On the sidelines of the Two Sessions: Local governments address public debt issues
Alongside the superficial Two Sessions meeting, last week China was still gradually addressing its own issues: local government debt issues!
Provinces with the highest local public debt levels (specifically Liaoning and Tianjin city - Hebei) have met with state-owned banks to discuss debt reduction requests - debt relief.
FYI: Debt relief is a common measure used to address public debt issues - ensuring public organizations can avoid default.
This organization will request a debt haircut on the condition of ensuring debt restructure to repay the remaining portion.
Creditors will still prioritize agreement if the haircut level is reasonable: because at least they are guaranteed to be repaid the remaining debt.
This is a quite clever move because state-owned banks are the easiest to negotiate with since the Chinese government holds shares there.
If these 2 provinces succeed, other provinces may soon carry out similar debt renegotiation activities…
because the public debt burden is increasingly heavy on them, creating pressure that increases borrowing costs day by day (a.k.a. increasing default risk).
Japan: Rengo's bold move in the Shunto wage negotiations
One of the signs indicating that the BOJ may soon end the negative interest rate policy in March or April this year is that Japanese people's income is gradually increasing:
Japanese people's cash income increased +2% y/y in January (a remarkable increase compared to December: +0.8% y/y and forecast +1.2% y/y).
The latest updated information is that Japan's Rengo trade union this year sets a wage increase target of up to 5.85%:
This is a much higher level than the previous +5% information - and also the first time Rengo has set a target exceeding 5% in 30 years.
Last year 2023, Rengo set a wage growth target of 4.49% in negotiations and the final average result was 3.58%.
Updated: Rengo's report on Shunto results may be available from the end of this week (03/15) right before the BOJ meeting (03/18-19).
Many sources also report that the BOJ may declare an exit from deflation in the upcoming meeting.
CONCLUSION
Viet Hustler readers may have already realized early on that the entire month of March will revolve around the 3 aforementioned events, including:
FOMC in the US (03/20) final summary of the Fed's stance on monetary policy in the second half of 2024: specifically, whether the Fed will cut interest rates in June or not?
China's government's steps to stimulate the economy during and after the Two Sessions with the 5% growth target hanging over the leaders' heads.
Japan's Shunto wage negotiations show signs of success: the BOJ may soon abandon negative interest rate policy this April.
And last week, one of the 3 important events mentioned above actually took place: The Two Sessions in China.

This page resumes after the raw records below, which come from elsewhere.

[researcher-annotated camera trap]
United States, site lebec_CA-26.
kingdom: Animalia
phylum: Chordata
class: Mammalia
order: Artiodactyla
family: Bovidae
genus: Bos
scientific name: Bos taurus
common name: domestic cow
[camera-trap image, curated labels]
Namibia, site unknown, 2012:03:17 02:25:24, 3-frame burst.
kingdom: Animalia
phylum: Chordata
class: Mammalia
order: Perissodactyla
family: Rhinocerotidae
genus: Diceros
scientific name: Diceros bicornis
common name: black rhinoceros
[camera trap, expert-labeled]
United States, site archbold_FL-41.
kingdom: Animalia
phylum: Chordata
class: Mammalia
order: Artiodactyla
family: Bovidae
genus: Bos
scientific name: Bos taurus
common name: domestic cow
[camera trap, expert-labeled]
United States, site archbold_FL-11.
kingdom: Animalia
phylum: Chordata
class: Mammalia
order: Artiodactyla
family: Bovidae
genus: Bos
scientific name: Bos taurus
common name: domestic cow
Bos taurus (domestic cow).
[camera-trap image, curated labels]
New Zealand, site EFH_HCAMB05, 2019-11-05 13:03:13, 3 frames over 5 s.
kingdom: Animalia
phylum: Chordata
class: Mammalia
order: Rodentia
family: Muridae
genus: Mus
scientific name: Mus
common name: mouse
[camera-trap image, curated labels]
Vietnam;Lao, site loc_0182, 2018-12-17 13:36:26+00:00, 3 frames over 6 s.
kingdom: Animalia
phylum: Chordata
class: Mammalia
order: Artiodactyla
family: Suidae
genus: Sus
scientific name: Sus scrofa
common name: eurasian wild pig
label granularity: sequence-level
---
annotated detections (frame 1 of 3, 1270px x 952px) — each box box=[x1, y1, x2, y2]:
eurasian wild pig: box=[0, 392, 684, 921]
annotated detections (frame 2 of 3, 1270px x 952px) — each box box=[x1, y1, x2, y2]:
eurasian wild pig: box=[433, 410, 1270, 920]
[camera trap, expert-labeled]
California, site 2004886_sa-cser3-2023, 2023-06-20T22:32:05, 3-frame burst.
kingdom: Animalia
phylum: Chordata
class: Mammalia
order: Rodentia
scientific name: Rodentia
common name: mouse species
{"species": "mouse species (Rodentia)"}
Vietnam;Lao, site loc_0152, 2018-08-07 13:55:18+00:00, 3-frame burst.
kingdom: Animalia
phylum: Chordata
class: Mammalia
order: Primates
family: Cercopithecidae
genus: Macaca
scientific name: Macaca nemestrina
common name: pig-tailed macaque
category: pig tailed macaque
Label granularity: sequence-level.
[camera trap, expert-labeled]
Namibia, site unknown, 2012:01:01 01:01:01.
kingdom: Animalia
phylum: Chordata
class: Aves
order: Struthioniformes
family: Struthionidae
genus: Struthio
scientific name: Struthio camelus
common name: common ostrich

In which, China has essentially declared a tech war on the US: by directly setting goals for the AI+ initiative and spearheading development in Natural Sciences - Quantum Science to compete with the US.
However, from the perspective of addressing the macroeconomic issue of the collapse of domestic consumption, China is not as confident. The consumer confidence improvement policies put forward by China all miss the key point: which is the decline in consumer sentiment due to the severe drop in people's assets. However, we might want to wait a bit longer to see how China will “spend” USD 1000 billion in new debt to stimulate the economy.